╭─ Rows

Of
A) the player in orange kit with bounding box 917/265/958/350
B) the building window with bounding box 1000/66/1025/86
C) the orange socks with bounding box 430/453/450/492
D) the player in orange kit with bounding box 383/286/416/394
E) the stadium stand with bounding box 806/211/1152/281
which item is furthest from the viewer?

╰─

◆ Problem statement ◆
Arrange every line of the listing above as a numbered list, leaving out blank lines.

◆ Worked answer ◆
1. Of
2. A) the player in orange kit with bounding box 917/265/958/350
3. B) the building window with bounding box 1000/66/1025/86
4. C) the orange socks with bounding box 430/453/450/492
5. D) the player in orange kit with bounding box 383/286/416/394
6. E) the stadium stand with bounding box 806/211/1152/281
7. which item is furthest from the viewer?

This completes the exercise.